-------- RECORD EXCERPTS

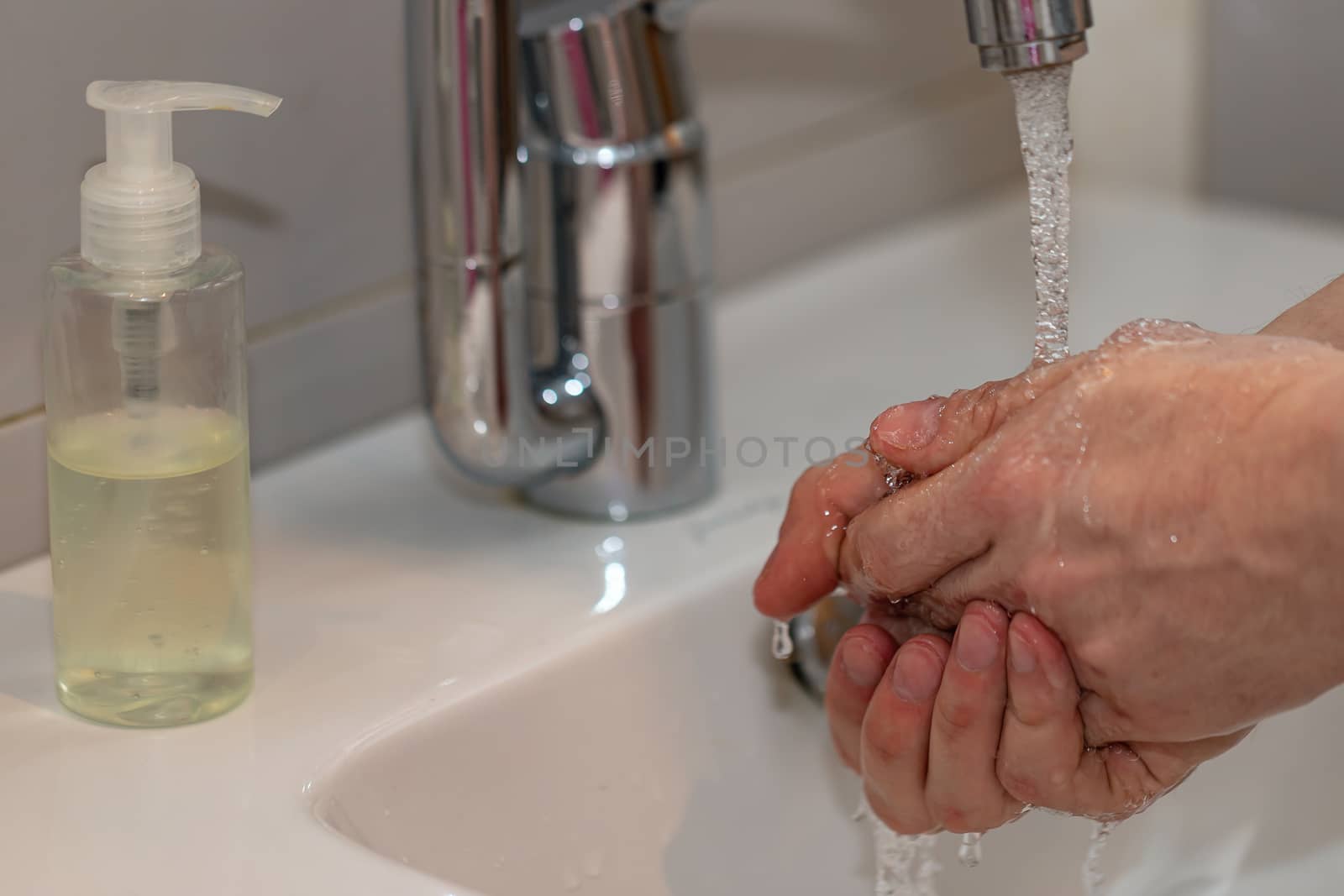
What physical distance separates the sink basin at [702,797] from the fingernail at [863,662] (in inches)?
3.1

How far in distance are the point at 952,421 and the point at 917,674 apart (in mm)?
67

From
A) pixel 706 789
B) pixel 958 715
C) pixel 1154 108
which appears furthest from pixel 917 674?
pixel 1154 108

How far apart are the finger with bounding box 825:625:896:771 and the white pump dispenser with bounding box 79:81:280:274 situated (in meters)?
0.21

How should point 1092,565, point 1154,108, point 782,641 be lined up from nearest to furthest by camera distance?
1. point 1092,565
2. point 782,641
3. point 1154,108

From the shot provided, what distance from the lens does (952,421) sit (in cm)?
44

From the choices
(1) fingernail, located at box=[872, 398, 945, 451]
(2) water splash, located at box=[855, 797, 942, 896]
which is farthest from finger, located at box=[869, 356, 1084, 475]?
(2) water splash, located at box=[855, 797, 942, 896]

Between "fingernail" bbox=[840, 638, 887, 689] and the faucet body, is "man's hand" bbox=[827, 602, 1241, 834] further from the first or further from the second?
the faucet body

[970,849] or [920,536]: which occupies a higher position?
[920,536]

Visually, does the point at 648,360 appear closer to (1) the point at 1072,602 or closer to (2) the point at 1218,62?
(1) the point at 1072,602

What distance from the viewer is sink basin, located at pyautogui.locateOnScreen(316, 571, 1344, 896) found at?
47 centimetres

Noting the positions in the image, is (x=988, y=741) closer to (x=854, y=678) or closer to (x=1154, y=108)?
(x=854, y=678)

----------------

* [TASK BRIEF]:
Update the material from the line containing "Visually, does the" through the end of the material, replacing "viewer" with "camera" and leaving everything else the same.

* [SOLVED EXERCISE]:
Visually, does the point at 648,360 appear closer to (1) the point at 1072,602 or closer to (2) the point at 1218,62?
(1) the point at 1072,602

What distance from the camera is sink basin, located at pyautogui.locateOnScreen(316, 571, 1344, 896) found at?
47 centimetres

Noting the positions in the image, is (x=988, y=741) closer to (x=854, y=678) or closer to (x=1154, y=108)?
(x=854, y=678)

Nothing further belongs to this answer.